-- Texto de la página --
- - - -
Dibujar es una de esas cosas de las que, sin un talento especial, disfruto igualmente, como cantar. Es un ámbito en el que he aprendido a apagar mi yo perfeccionista, dejando de lado el escrutinio ajeno, los juicios y la validación externa, y trasladando el foco al proceso frente al resultado. Llevar siempre encima un pequeño cuaderno de tamaño A6 y un bolígrafo que solía usar para realizar anotaciones esporádicas, ha facilitado mucho que comience este nuevo hábito de manera orgánica.
- - - -
-- Extractos de registros --
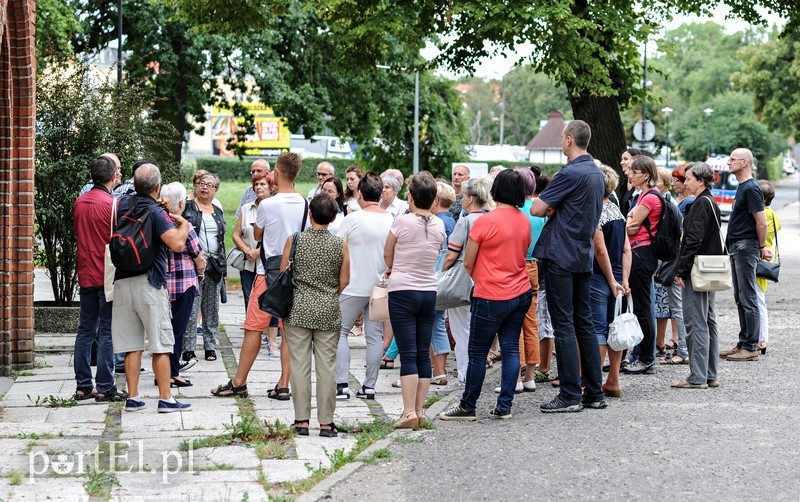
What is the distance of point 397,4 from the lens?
16.9 metres

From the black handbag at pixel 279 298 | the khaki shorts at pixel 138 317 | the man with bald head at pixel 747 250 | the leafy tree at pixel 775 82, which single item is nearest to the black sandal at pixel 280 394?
the khaki shorts at pixel 138 317

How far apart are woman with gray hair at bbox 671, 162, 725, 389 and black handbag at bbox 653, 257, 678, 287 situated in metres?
0.07

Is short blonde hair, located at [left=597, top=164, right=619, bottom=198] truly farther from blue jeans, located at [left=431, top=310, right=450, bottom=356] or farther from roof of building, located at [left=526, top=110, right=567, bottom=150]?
roof of building, located at [left=526, top=110, right=567, bottom=150]

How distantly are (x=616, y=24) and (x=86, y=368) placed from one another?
9.92 meters

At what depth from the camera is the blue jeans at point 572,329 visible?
821 centimetres

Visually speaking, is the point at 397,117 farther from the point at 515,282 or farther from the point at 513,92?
the point at 513,92

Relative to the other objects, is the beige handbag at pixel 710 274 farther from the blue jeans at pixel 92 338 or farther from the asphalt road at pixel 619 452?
the blue jeans at pixel 92 338

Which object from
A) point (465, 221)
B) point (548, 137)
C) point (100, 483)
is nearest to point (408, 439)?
point (465, 221)

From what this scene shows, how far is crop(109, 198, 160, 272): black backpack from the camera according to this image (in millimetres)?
7941

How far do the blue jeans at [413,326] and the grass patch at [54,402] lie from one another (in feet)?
8.62

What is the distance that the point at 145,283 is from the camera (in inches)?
319

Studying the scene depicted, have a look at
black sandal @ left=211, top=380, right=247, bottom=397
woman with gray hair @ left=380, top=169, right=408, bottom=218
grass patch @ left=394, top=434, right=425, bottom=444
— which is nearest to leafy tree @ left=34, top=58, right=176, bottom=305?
woman with gray hair @ left=380, top=169, right=408, bottom=218

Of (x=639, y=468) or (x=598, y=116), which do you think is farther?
(x=598, y=116)

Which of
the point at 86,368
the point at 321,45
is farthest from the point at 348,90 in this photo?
the point at 86,368
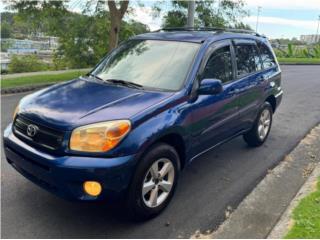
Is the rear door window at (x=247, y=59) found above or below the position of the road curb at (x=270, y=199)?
above

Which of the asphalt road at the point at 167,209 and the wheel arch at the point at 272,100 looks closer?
the asphalt road at the point at 167,209

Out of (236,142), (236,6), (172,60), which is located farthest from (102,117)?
(236,6)

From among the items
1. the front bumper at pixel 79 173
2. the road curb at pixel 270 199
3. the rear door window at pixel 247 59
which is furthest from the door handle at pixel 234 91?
the front bumper at pixel 79 173

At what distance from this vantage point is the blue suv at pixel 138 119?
3240 millimetres

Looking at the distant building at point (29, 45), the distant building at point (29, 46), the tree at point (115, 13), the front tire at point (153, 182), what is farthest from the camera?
the distant building at point (29, 45)

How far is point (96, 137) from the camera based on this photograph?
10.6 feet

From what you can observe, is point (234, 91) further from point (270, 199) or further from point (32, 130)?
point (32, 130)

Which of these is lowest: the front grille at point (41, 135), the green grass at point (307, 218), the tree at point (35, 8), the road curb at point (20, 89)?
the green grass at point (307, 218)

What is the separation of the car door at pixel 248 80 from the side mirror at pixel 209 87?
968mm

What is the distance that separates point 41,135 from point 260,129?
3.85 metres

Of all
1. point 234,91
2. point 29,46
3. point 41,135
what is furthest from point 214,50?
point 29,46

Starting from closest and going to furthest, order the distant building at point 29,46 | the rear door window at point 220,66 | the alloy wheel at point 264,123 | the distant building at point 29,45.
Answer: the rear door window at point 220,66 → the alloy wheel at point 264,123 → the distant building at point 29,46 → the distant building at point 29,45

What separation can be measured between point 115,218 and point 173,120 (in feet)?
3.77

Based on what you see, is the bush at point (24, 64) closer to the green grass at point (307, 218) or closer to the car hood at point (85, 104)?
the car hood at point (85, 104)
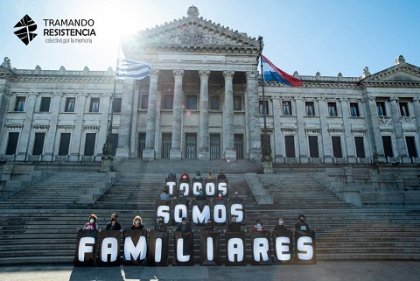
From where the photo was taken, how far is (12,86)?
110 ft

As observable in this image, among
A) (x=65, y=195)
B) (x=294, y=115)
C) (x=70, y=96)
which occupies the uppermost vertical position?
(x=70, y=96)

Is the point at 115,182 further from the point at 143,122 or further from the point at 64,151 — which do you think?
the point at 64,151

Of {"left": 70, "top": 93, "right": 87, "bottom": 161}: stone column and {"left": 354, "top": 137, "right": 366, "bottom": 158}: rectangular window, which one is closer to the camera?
{"left": 70, "top": 93, "right": 87, "bottom": 161}: stone column

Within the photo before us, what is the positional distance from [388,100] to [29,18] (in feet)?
- - - -
-- Tareas --
**1)** Reproduce el fragmento del texto sobre el dibujo que empieza con "Dibujar es una" y sigue hasta "de manera orgánica.", sin cambiar nada.
**2)** Indica si cada afirmación concuerda con el texto sobre el dibujo. Responde sí o no y cita las palabras del texto que lo deciden.
(a) Quien escribe tiene un talento especial para dibujar.
(b) Quien escribe lleva siempre encima un cuaderno de tamaño A6.
(c) Al dibujar, el foco está puesto en el resultado más que en el proceso.
**3)** Por favor, retoma el texto sobre el dibujo y continúalo a partir de su última oración.

-- Respuestas por tarea --
**1)**
Dibujar es una de esas cosas de las que, sin un talento especial, disfruto igualmente, como cantar. Es un ámbito en el que he aprendido a apagar mi yo perfeccionista, dejando de lado el escrutinio ajeno, los juicios y la validación externa, y trasladando el foco al proceso frente al resultado. Llevar siempre encima un pequeño cuaderno de tamaño A6 y un bolígrafo que solía usar para realizar anotaciones esporádicas, ha facilitado mucho que comience este nuevo hábito de manera orgánica.

**2)**
(a) No: "sin un talento especial, disfruto igualmente".
(b) Sí: "Llevar siempre encima un pequeño cuaderno de tamaño A6".
(c) No: "trasladando el foco al proceso frente al resultado".

**3)**
Mi nueva terapia es darme permiso para disfrutar de tiempo no productivo, en el que no hago otra cosa que plasmar con mi mirada lo que tengo a mi alrededor. Un dibujo me puede demorar diez minutos o quizás media hora; puede tener errores de perspectiva y partes irreconocible, pero ¿qué más da? Lo importante no es que se me enfríe el café mientras hago un mal dibujo, lo importante es que durante ese tiempo estoy frenando mi torrente de pensamientos cotidianos y estoy entrenando mi capacidad de observar mi entorno más próximo, y me estoy haciendo más presente.
Con el paso de las semanas, y sin haberlo planeado previamente, he ido creando una suerte de diario visual que refleja algunos de los momentos en que me he permitido para a contemplar.